Transcribe only the lines between the first line of the records and the line containing "category: cat", inclusive, exactly as written.

***** Given information *****

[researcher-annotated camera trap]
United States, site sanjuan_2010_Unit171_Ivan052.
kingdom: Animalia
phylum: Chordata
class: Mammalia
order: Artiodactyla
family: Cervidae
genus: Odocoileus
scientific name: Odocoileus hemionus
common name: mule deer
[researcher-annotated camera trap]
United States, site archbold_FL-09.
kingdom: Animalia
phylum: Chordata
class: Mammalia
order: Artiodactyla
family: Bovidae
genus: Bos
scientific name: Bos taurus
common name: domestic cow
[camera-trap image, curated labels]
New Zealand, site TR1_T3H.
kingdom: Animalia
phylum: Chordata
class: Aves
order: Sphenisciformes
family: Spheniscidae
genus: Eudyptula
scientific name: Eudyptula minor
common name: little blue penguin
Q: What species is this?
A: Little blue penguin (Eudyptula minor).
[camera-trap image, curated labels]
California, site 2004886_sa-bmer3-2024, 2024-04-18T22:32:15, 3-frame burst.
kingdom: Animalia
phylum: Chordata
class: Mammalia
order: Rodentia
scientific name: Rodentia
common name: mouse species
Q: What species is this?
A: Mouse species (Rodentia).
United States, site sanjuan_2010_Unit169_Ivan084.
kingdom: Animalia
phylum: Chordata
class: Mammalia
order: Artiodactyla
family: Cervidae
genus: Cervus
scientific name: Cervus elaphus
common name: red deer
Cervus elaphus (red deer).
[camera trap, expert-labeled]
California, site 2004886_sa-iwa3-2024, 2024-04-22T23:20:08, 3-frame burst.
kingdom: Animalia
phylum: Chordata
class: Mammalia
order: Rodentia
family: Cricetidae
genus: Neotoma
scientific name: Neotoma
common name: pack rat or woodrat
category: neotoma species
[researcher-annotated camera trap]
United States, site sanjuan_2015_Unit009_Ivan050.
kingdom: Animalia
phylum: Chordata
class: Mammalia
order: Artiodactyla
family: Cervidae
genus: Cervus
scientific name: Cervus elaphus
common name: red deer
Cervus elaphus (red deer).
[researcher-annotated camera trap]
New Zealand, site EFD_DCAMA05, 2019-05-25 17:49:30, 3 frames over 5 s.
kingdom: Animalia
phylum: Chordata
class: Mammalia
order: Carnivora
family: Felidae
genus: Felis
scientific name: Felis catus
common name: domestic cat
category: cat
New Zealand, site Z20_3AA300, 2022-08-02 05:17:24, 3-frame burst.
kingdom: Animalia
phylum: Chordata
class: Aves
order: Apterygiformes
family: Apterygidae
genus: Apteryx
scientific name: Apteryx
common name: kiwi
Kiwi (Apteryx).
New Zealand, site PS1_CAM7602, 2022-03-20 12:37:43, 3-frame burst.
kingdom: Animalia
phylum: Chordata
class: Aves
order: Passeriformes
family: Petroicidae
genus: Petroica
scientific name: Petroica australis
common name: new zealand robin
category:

*****

## Response
[researcher-annotated camera trap]
United States, site sanjuan_2010_Unit171_Ivan052.
kingdom: Animalia
phylum: Chordata
class: Mammalia
order: Artiodactyla
family: Cervidae
genus: Odocoileus
scientific name: Odocoileus hemionus
common name: mule deer
[researcher-annotated camera trap]
United States, site archbold_FL-09.
kingdom: Animalia
phylum: Chordata
class: Mammalia
order: Artiodactyla
family: Bovidae
genus: Bos
scientific name: Bos taurus
common name: domestic cow
[camera-trap image, curated labels]
New Zealand, site TR1_T3H.
kingdom: Animalia
phylum: Chordata
class: Aves
order: Sphenisciformes
family: Spheniscidae
genus: Eudyptula
scientific name: Eudyptula minor
common name: little blue penguin
Q: What species is this?
A: Little blue penguin (Eudyptula minor).
[camera-trap image, curated labels]
California, site 2004886_sa-bmer3-2024, 2024-04-18T22:32:15, 3-frame burst.
kingdom: Animalia
phylum: Chordata
class: Mammalia
order: Rodentia
scientific name: Rodentia
common name: mouse species
Q: What species is this?
A: Mouse species (Rodentia).
United States, site sanjuan_2010_Unit169_Ivan084.
kingdom: Animalia
phylum: Chordata
class: Mammalia
order: Artiodactyla
family: Cervidae
genus: Cervus
scientific name: Cervus elaphus
common name: red deer
Cervus elaphus (red deer).
[camera trap, expert-labeled]
California, site 2004886_sa-iwa3-2024, 2024-04-22T23:20:08, 3-frame burst.
kingdom: Animalia
phylum: Chordata
class: Mammalia
order: Rodentia
family: Cricetidae
genus: Neotoma
scientific name: Neotoma
common name: pack rat or woodrat
category: neotoma species
[researcher-annotated camera trap]
United States, site sanjuan_2015_Unit009_Ivan050.
kingdom: Animalia
phylum: Chordata
class: Mammalia
order: Artiodactyla
family: Cervidae
genus: Cervus
scientific name: Cervus elaphus
common name: red deer
Cervus elaphus (red deer).
[researcher-annotated camera trap]
New Zealand, site EFD_DCAMA05, 2019-05-25 17:49:30, 3 frames over 5 s.
kingdom: Animalia
phylum: Chordata
class: Mammalia
order: Carnivora
family: Felidae
genus: Felis
scientific name: Felis catus
common name: domestic cat
category: cat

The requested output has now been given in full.